3. Aux termes de l'article 21 du règlement (CE) n° 810/2009 du 13 juillet 2009 : " 1. Lors de l'examen d'une demande de visa (...) une attention particulière est accordée à l'évaluation du risque d'immigration illégale ou du risque pour la sécurité des États membres que présenterait le demandeur ainsi qu'à sa volonté de quitter le territoire des États membres avant la date d'expiration du visa demandé (...) ". Aux termes de l'article 32 du même règlement : " 1. Sans préjudice de l'article 25, paragraphe 1, le visa est refusé : / a) si le demandeur : (...) / vi) est considéré comme constituant une menace pour l'ordre public, la sécurité intérieure ou la santé publique, au sens de l'article 2, point 19, du code frontières Schengen, ou pour les relations internationales de l'un des Etats membres, et, en particulier, qu'il a fait l'objet, pour ces mêmes motifs, d'un signalement dans les bases de données nationales des Etats membres aux fins de

non-admission (...) ".

4. Pour rejeter la demande de visa, la commission de recours contre les décisions de refus de visa d'entrée en France s'est fondée sur le motif tiré de ce que : " M. A... B..., qui a fait l'objet d'un refus sécuritaire par un membre de l'Union européenne, ne peut utilement en l'état du dossier, solliciter un visa d'entrée dans l'espace Schengen. ". Toutefois, le ministre de l'intérieur qui a admis en première instance que ce motif était erroné, a sollicité devant les premiers juges comme devant la cour qu'un autre motif lui soit substitué tiré de ce que " par ses activités et les réseaux qu'il a mis en place ", l'intéressé " participe à la fragilisation de l'Etat libanais et constitue une menace pour les relations internationales de la France ".

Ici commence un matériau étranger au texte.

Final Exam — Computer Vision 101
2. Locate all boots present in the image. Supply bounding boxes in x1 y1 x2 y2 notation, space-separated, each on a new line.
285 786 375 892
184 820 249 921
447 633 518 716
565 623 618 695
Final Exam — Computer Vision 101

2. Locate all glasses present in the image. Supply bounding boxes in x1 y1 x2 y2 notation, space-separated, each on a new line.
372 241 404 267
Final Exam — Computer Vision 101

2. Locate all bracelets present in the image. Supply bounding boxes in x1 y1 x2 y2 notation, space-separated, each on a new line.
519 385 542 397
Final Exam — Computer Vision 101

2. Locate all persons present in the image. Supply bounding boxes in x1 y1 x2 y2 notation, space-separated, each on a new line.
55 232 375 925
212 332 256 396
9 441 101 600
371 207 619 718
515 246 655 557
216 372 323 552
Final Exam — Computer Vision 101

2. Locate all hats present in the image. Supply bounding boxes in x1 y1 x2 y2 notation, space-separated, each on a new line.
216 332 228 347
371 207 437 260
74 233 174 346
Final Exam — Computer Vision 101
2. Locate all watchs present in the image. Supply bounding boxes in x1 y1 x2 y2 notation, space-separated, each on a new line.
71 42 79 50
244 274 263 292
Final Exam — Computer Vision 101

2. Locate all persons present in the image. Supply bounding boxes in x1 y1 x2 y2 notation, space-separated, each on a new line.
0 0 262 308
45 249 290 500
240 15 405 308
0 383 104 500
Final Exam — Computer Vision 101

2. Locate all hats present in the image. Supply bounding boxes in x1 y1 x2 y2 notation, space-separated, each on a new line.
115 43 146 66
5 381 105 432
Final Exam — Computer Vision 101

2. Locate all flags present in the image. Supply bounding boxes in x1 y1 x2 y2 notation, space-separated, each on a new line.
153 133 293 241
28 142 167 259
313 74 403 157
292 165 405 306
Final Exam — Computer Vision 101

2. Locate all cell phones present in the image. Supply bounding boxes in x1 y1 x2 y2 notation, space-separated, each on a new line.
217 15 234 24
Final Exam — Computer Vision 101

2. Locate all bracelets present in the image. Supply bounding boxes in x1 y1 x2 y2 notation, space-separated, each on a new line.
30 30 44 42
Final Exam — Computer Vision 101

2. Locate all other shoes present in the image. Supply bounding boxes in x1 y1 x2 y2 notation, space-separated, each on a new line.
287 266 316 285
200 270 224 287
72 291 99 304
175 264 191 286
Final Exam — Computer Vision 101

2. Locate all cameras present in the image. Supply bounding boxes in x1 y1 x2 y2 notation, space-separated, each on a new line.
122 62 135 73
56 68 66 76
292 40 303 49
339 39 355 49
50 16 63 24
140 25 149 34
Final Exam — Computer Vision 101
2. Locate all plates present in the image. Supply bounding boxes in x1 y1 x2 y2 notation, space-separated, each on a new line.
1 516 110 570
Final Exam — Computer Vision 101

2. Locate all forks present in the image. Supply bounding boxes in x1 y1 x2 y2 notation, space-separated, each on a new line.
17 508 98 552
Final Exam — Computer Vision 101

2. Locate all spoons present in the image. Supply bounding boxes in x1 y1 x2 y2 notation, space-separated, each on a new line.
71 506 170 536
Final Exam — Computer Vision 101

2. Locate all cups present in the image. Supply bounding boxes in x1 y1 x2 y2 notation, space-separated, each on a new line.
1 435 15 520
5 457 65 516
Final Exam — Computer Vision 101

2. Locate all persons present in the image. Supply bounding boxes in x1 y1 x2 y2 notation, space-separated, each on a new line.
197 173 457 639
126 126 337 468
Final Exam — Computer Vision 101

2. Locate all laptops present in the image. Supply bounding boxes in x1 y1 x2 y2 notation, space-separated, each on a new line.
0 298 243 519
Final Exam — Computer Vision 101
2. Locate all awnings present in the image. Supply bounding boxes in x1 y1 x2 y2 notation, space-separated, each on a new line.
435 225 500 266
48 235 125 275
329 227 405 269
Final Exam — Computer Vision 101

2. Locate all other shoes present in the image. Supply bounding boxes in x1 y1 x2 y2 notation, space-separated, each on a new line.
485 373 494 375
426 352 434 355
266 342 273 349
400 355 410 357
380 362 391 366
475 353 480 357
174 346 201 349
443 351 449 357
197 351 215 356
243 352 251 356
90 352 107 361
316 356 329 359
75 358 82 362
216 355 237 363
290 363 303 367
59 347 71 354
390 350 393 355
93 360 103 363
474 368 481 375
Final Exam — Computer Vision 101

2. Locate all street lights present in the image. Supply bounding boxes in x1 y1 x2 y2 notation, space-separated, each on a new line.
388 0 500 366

5. Le ministre de l'intérieur qui rappelle que, depuis 2019, le Liban traverse " une crise économique et politique majeure et que " l'état du climat des affaires constitue l'une des entraves au relèvement socio-économique du pays ", soutient que M. B..., qui est ... et a exercé les fonctions de ... au sein du ministère des télécommunications, du ministère de l'énergie, puis du ..., " participe à un réseau de corruption politico-financier " en ce qu'il a perçu, dans le cadre de ses fonctions, " des commissions lors de la conclusion de certains contrats publics ", en ce qu'il est " impliqué dans un certain nombre de montages financiers notamment en dehors du Liban qui ont permis de capter des fonds de la diaspora libanaise ", et en ce qu'il a servi " de prête nom de manière irrégulière dans des activités financières au profit de mouvements ou de personnalités contribuant à la dégradation du climat des affaires au Liban ", notamment en participant à la gestion de plusieurs sociétés impliquées dans le financement illégal de partis politiques libanais. Il n'apporte, toutefois, pas de précision à l'appui de ses allégations, qui ne sont corroborées par aucun document tel qu'une note blanche dont l'existence n'est même pas alléguée par le ministre, et qui sont contestées par M. B... qui fait valoir, dans ses écritures en défense auxquelles le ministre n'a pas répliqué, qu'il n'a pas exercé les fonctions de ... auprès du ministre des affaires étrangères, qu'il n'a exercé de telles fonctions de ... qu'auprès du ministre de l'énergie ..., que le seul contrat public ... dont fait état le ministre a été annulé par le ministère libanais des communications deux semaines après sa conclusion et qu'il n'a fait l'objet d'aucune condamnation, ni de poursuites au Liban ni dans aucun pays, ni de mesure d'éloignement ou de signalement aux fins de non-admission dans l'espace Schengen. Par suite, en se fondant, pour refuser de délivrer le visa sollicité, sur le motif tiré de ce que l'intéressé participe à la fragilisation de l'Etat libanais et constitue une menace pour les relations internationales de la France, la commission de recours a entaché sa décision d'une erreur manifeste d'appréciation.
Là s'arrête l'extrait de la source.